Men in ‘Iraqi forces uniforms’ torture, execute villagers amid Mosul offensive – Amnesty Intl
“Men in Federal Police uniform have carried out multiple unlawful killings, apprehending and then deliberately killing in cold blood residents in villages south of Mosul. In some cases the residents were tortured before they were shot dead execution-style,” said Lynn Maalouf, Deputy Director for Research at Amnesty International’s Beirut Regional Office.
According to the rights group, its field researchers have visited several villages south and southwest of Mosul, where Iraqi forces, local militias, and the US-led coalition attempt to force the Islamic State (IS, formerly ISIS/ISIL) out of the city.
Evidence gathered in the field may indicate that up to six people were extrajudicially executed in late October, Amnesty International said in the report published Thursday.
In one chilling case that took place on October 21, a 16-year-old boy and around ten men handed themselves over to a small group of men wearing Iraqi Federal Police uniforms. The men waved a white cloth and lifted their shirts to show that they had no weapons and did not pose a threat.
After the captives were taken on foot to an empty desert area, fighters wearing the police uniforms beat them with cables and rifle butts, punched and kicked them, and then pulled their beards even setting one man’s beard on fire, the rights group’s report said.
Shortly afterwards, the men were forced to lie down on their stomachs and the armed fighters fired shots between their legs. They accused them of being Islamic State members.
Three men from the group – two of them identified as Ahmed Mahmoud Dakhil and Rashid Ali Khalaf – were then separated from the others. The uniformed men brutally beat them before shooting them dead, Amnesty alleged.
The Amnesty paper comes amid reports that Islamic State militants forced thousands of civilians to accompany them as they retreated from the town of Hammam al-Alil towards the Mosul airport. The terrorists ordered the local villagers to leave their homes, but Amnesty believes some younger men apparently managed to hide in unfinished or abandoned buildings.
One such civilian named Hussein Dakhil allegedly defied IS orders and was later found dead with two bullet wounds, to the chest and chin, shortly after government forces entered the area. He was blindfolded with his torso exposed, which may suggest that he was detained before being executed.
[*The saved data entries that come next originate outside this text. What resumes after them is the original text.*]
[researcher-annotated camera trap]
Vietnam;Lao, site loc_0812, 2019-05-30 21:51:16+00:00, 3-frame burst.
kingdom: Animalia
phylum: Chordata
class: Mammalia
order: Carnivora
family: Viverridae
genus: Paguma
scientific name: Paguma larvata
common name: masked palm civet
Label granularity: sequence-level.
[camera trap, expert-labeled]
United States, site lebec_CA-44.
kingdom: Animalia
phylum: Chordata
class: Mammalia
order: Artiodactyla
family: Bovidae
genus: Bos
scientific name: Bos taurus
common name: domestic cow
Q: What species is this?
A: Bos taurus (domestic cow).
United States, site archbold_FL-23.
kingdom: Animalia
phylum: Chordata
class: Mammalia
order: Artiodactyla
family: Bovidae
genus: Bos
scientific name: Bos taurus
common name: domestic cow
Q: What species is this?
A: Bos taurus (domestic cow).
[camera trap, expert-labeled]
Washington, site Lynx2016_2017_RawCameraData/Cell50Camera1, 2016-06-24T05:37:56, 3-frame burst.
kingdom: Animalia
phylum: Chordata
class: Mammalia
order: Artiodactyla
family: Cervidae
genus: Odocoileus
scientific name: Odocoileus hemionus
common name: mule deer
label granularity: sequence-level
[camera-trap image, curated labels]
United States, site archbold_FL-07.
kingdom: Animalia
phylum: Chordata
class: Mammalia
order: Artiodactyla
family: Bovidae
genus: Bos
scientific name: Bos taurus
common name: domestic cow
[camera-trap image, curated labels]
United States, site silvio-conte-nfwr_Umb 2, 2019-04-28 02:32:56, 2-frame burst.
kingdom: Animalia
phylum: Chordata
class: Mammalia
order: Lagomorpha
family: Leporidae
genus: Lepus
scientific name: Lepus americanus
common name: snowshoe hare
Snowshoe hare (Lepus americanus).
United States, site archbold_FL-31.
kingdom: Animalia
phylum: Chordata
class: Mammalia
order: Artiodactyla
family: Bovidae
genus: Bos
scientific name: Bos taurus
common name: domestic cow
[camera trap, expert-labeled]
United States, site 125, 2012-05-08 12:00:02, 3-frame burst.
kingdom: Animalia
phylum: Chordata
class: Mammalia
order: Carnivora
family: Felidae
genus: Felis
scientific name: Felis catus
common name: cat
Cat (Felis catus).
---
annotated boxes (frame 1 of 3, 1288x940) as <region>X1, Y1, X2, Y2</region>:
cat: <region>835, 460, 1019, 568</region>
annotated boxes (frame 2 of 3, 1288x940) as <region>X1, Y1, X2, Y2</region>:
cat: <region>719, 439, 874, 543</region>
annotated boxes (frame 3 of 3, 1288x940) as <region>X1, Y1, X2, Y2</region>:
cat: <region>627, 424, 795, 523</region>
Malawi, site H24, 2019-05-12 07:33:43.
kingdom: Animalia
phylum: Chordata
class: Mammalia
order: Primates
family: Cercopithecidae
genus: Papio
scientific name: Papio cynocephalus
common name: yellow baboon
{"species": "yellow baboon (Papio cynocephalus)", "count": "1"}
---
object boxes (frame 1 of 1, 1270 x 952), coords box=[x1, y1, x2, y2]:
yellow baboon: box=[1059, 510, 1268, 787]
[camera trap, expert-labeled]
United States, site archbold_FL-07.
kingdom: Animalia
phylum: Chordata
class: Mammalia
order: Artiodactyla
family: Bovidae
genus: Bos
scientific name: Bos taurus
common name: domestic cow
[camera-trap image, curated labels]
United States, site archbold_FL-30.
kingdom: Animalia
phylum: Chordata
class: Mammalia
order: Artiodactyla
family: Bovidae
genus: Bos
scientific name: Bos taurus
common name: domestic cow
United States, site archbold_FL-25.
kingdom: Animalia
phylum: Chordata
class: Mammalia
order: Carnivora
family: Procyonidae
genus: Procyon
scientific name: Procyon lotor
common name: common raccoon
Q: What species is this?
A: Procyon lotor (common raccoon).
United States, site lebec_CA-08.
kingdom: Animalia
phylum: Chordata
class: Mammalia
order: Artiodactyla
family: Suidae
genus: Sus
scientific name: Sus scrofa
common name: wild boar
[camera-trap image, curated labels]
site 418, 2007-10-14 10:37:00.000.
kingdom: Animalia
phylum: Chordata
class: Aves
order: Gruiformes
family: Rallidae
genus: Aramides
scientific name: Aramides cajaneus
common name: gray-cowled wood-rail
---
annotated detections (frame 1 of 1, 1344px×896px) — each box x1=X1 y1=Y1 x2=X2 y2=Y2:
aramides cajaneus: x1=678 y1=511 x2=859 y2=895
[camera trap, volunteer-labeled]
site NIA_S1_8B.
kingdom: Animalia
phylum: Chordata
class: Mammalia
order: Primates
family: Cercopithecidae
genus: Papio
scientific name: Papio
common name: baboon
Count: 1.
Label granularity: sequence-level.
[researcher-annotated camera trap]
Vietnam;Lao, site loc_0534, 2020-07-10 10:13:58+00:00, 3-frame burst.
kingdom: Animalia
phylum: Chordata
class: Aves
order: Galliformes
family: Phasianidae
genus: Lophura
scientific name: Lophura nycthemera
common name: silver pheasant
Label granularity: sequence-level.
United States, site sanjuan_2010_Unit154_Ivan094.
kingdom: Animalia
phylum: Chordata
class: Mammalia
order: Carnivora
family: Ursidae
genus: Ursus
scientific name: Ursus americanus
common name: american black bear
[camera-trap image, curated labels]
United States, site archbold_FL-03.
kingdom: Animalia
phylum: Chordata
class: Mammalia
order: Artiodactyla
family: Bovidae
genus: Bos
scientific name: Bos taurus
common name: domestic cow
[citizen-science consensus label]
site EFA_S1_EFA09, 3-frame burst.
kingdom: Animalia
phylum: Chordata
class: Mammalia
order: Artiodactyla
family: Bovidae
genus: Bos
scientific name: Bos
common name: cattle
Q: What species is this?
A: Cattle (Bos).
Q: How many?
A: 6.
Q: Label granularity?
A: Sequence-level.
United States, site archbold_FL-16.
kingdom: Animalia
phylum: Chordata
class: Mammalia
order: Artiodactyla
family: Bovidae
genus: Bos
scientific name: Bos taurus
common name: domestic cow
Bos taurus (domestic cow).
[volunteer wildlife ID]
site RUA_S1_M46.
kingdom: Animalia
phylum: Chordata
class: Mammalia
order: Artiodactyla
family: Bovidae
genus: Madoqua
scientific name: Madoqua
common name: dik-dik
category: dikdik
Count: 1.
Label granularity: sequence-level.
“Deliberately killing captives and other defenseless individuals is prohibited by international humanitarian law and is a war crime. Without effective measures to suppress and punish serious violations, there is a real risk that we could see war crimes of this kind repeated in other Iraqi villages and towns during the Mosul offensive,” Maalouf said.
“The Iraqi authorities must immediately investigate these alarming reports of extrajudicial executions and torture. They must remove from active duty all individuals who are suspected of committing war crimes and other serious human rights violations, pending the outcome of judicial investigations.”
Mosul, the IS stronghold in Iraq, is under siege by several forces, including the Iraqi Army, its allies from the Shiite militias, Kurdish militias, and a Turkish expeditionary force in Iraq, while the US provides air support for the joint offensive.
Earlier this week, a mass grave containing one hundred bodies was discovered inside a school south of the Islamic State-held city of Mosul, according to the Iraqi military. However, due to decaying, it was hard to establish whether these were soldiers or civilians.
The UN Office for the Coordination of Humanitarian Affairs said on Sunday that 34,000 Iraqis had left their homes since the start of the operation, adding that most of those people were put in temporary shelters. However, over one million civilians are believed to be trapped in Mosul as the terrorists kill anybody who attempts to flee.